After the reverses in the Iowa and New Hampshire primaries, Hillary Clinton could still go on to win the nomination, but that would be as hard as scaling the Himalayas. Unexpectedly, she came third in Iowa, well behind Obama and Edwards. Her showing in New Hampshire had also been equally poor -- trailing behind Obama by a substantial margin -- almost sealing her fate. Her campaign team lapsed into total despondency, and almost all television channels showed images of her coming close to tears. The critics enjoyed her apparent loss of nerve.
The concerted assault mounted on Mrs Clinton stirred something deep down among New Hampshire's womenfolk, who seemed to reckon it as male chanvinism against one of their kind. This realisation resulted in an unexpected victory for Hillary, although her margin over Obama was barely three percent. It was, however, a life-line of sorts for Hillary for the coming contests in Nevada and South Carolina soon afterwards.
There could be surprises galore in the US' presidential election with the introduction of many new factors in the multi-faceted exercise but, as far as Democrats are concerned, the contest is essentially between Mrs Clinton and Obama Barrack. And, at the moment, even if Hillary appears to have the edge it all could end in tears -- given that the Clintons inspire revulsion among a large number of Republicans and distrust among the liberals in the Democratic camp. After all, Senator Hillary still bears the stigma of approving president Bush's Iraq campaign, and has seldom been vocal about bringing back the American troops from virtually the jaws of death in Iraq's inferno.
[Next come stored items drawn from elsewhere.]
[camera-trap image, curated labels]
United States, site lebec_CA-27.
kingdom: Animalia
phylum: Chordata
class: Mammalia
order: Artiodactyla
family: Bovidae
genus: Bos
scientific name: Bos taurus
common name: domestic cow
Besides, Obama, her opponent, continues to be a formidable hurdle for Hillary, because his appeal is more bipartisan. That he refused to capitalise on his African-American identity won him considerable support in a far wider spectrum of the American electorate. Indeed, he showed wisdom in casting himself as a post-racial candidate. In the electoral circus, amid the jugglers and clowns, he has excelled as a tight-rope walker with speeches whose dearth of substance and gravitas is trumped by their eloquence.
There is widespread optimism that an Obama presidency would dramatically repair the tarnished image of America. It would also drastically alter the international perception of America as an arrogant and aggressive superpower, as well as America's image of itself. If Obama can make it to the White House, it would imply fulfillment of Martin Luther King's dream of a country whose citizens are not judged by the colour of their skin but by the content of their character.
All these factors with regard to Obama's candidature make him a formidable hurdle to be surmounted by Hillary Clinton to reach the White House, hitherto an abode for white supremacists. Even if Hillary can occupy it she will find it as difficult as climbing the Everest. However, it will vindicate her fond claim of her being named after the conqueror of the Everest.